This project aims to apply Multinomial Logistic Regression to classify more than 2 classes. The available Iris data will be used for this classficiation problem
data("iris")
head(iris)
## Sepal.Length Sepal.Width Petal.Length Petal.Width Species
## 1 5.1 3.5 1.4 0.2 setosa
## 2 4.9 3.0 1.4 0.2 setosa
## 3 4.7 3.2 1.3 0.2 setosa
## 4 4.6 3.1 1.5 0.2 setosa
## 5 5.0 3.6 1.4 0.2 setosa
## 6 5.4 3.9 1.7 0.4 setosa
str(iris)
## 'data.frame': 150 obs. of 5 variables:
## $ Sepal.Length: num 5.1 4.9 4.7 4.6 5 5.4 4.6 5 4.4 4.9 ...
## $ Sepal.Width : num 3.5 3 3.2 3.1 3.6 3.9 3.4 3.4 2.9 3.1 ...
## $ Petal.Length: num 1.4 1.4 1.3 1.5 1.4 1.7 1.4 1.5 1.4 1.5 ...
## $ Petal.Width : num 0.2 0.2 0.2 0.2 0.2 0.4 0.3 0.2 0.2 0.1 ...
## $ Species : Factor w/ 3 levels "setosa","versicolor",..: 1 1 1 1 1 1 1 1 1 1 ...

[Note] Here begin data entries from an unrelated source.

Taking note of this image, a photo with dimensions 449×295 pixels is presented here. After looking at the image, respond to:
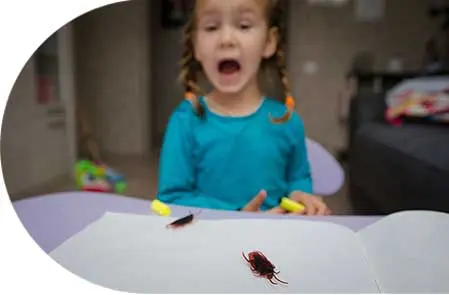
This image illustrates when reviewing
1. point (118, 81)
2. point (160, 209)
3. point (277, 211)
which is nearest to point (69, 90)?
point (118, 81)

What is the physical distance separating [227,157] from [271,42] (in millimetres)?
134

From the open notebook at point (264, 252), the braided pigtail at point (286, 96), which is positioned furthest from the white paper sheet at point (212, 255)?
the braided pigtail at point (286, 96)

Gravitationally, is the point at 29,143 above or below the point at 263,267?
above

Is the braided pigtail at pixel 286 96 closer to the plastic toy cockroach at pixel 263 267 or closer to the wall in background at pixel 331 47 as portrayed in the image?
the wall in background at pixel 331 47

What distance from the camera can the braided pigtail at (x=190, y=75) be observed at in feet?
1.93

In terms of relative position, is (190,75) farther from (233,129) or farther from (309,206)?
(309,206)

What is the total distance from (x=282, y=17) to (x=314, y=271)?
0.89 feet

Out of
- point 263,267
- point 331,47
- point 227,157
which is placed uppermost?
point 331,47

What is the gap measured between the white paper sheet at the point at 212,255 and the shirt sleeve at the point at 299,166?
4cm

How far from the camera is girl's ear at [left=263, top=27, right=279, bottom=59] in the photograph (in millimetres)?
581

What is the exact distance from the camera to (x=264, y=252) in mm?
560

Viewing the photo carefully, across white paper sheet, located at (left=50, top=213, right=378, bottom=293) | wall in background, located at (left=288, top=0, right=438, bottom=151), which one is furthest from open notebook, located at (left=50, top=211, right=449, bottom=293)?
wall in background, located at (left=288, top=0, right=438, bottom=151)

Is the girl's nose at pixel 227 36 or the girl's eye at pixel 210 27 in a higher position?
the girl's eye at pixel 210 27

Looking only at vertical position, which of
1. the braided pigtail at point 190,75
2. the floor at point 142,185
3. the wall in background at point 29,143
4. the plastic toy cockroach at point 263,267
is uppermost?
the braided pigtail at point 190,75
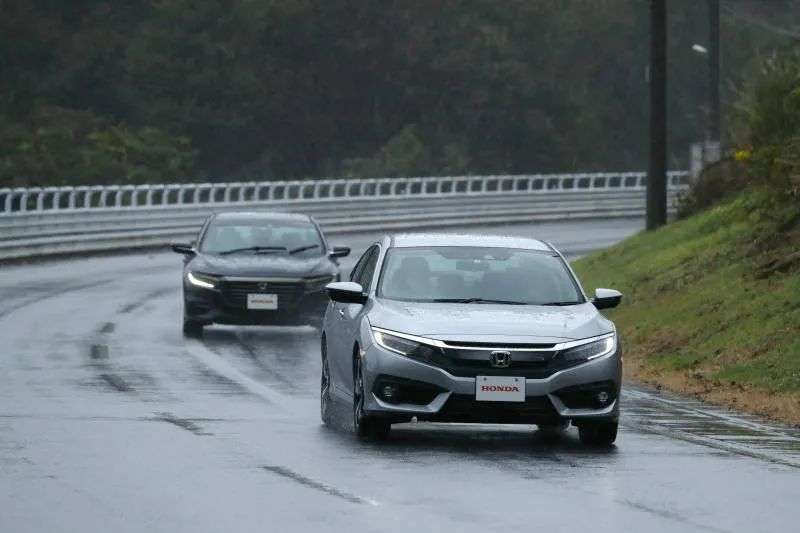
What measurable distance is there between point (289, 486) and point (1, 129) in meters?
71.8

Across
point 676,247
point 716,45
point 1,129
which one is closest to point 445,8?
point 1,129

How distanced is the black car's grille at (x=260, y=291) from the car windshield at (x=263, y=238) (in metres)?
0.99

We have the last column represents three species responded to their characteristic in the first 4 variables. We will build the multinomial logistic regression model based on that four variables to predict their species.
Multinomial logistic regression requires the baseline for the probability calculation, we have to choose any one out of three species as the baseline.
#Choose Setosa as the baseline
iris$base<-relevel(iris$Species,ref="setosa")
After choosing the baseline, we will create the model.
library(nnet)
model<-multinom(iris$base~Sepal.Length+Sepal.Width+Petal.Length+Petal.Width,data=iris)
## # weights: 18 (10 variable)
## initial value 164.791843
## iter 10 value 16.177348
## iter 20 value 7.111438
## iter 30 value 6.182999
## iter 40 value 5.984028
## iter 50 value 5.961278
## iter 60 value 5.954900
## iter 70 value 5.951851
## iter 80 value 5.950343
## iter 90 value 5.949904
## iter 100 value 5.949867
## final value 5.949867
## stopped after 100 iterations
model
## Call:
## multinom(formula = iris$base ~ Sepal.Length + Sepal.Width + Petal.Length +
## Petal.Width, data = iris)
##
## Coefficients:
## (Intercept) Sepal.Length Sepal.Width Petal.Length Petal.Width
## versicolor 18.69037 -5.458424 -8.707401 14.24477 -3.097684
## virginica -23.83628 -7.923634 -15.370769 23.65978 15.135301
##
## Residual Deviance: 11.89973
## AIC: 31.89973
We can set up the formula based on the coefficient of our model.
\(y_1=\ln.\big(\frac{P(versicolor)}{P(setosa)}\big)=18.7-5.458.Sepal.Length-8.707.Sepal.Width+14.245.Petal.Length-3.097.Petal.Width\)
and
\(y_2=\ln.\big(\frac{P(virginica)}{P(setosa)}\big)=-23.836-7.923.Sepal.Length-15.370.Sepal.Width+23.659.Petal.Length+15.135.Petal.Width\)
then
\(\frac{P(versicolor)}{P(setosa)}=e^{y1}\)
and
\(\frac{P(verginica)}{P(setosa)}=e^{y2}\)
Since \(P(versicolor)+P(setosa)+P(virginica)=1\) then we obtain
\(P(setosa)=\frac{1}{1+e^{y_1}+e^{y_2}}\)
We will predict the classification by our multinomial logistic regression model.
predicted<-predict(model,iris)
tab<-table(Predicted=predicted,Actual=iris$base)
print(tab)
## Actual
## Predicted setosa versicolor virginica
## setosa 50 0 0
## versicolor 0 49 1
## virginica 0 1 49
#Accuracy of the model
sum(diag(tab))/sum(tab)
## [1] 0.9866667
The accuracy of this model is up to 98.6%.